Storage writer for PyT Distributed format allowing asynchronous save.

class nvidia_resiliency_ext.checkpointing.async_ckpt.filesystem_async.FileSystemWriterAsync(*args, separation_hint=None, **kwargs)[source]

Bases: FileSystemWriter

Async-enabled implementation of FileSystemWriter using file I/O.

This class does not spawn the async process itself but relies on an external async mechanism.

Flow:

  1. Call write_data

  2. Externally start an async process with get_save_function_and_args and its arguments.

  3. The async function writer_proxy_func calls write_preloaded_data across multiple processes.

  4. Once saving is finalized on all ranks, call super().finish with the results stored in self.writer_result.

Note: Step (3) can also be executed synchronously.

Currently, it is assumed that a separate writer is created for each ckpt save (intermediate state is stored as writer attributes).

Initialize the writer pointing to path.

Parameters:
  • path – directory where the checkpoint will be written to.
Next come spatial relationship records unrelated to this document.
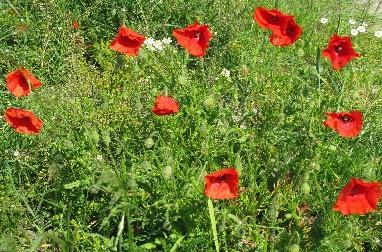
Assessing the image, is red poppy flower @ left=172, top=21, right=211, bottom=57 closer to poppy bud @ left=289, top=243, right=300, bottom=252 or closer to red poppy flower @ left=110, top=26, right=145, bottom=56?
red poppy flower @ left=110, top=26, right=145, bottom=56

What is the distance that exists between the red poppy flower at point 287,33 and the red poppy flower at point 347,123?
0.36m

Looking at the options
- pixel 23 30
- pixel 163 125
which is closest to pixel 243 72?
pixel 163 125

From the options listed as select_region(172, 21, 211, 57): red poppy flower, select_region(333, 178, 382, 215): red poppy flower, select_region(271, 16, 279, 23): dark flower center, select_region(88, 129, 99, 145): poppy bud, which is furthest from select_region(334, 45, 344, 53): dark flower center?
select_region(88, 129, 99, 145): poppy bud

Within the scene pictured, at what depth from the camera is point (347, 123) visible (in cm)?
230

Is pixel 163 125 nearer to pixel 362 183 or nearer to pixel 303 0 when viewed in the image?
pixel 362 183

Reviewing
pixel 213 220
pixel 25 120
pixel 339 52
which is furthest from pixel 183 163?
pixel 339 52

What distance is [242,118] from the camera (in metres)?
2.63

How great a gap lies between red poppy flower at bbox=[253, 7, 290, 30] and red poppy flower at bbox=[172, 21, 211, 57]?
22 cm

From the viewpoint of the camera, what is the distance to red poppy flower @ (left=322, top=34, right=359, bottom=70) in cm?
253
  • single_file_per_rank – Produce one file per rank instead of one file per tensor/blob. Default to True.

  • sync_files – force files to be synced to permanent storage. Default to True.

  • thread_count – Number of IO threads to use to write. Default to 1.

  • per_thread_copy_ahead – How many bytes to copy from the GPU ahead of saving then. Default 10Mb.

  • cache_staged_state_dict – Whether to cache the staged state_dict. This option decreases staging latency at the cost of increases memory usage. Additionally, if this parameter is set to True, it’s the expectation that the stager is maintained and re-used for multiple dcp.async_save calls. Default to False.

  • overwrite – Whether to allow overwriting existing checkpoints. Defaults to True.

  • separation_hint (str | None)

    1. If sync_files is disabled, there’s no guarantee that the checkpoint will be consistent in the case of a failure.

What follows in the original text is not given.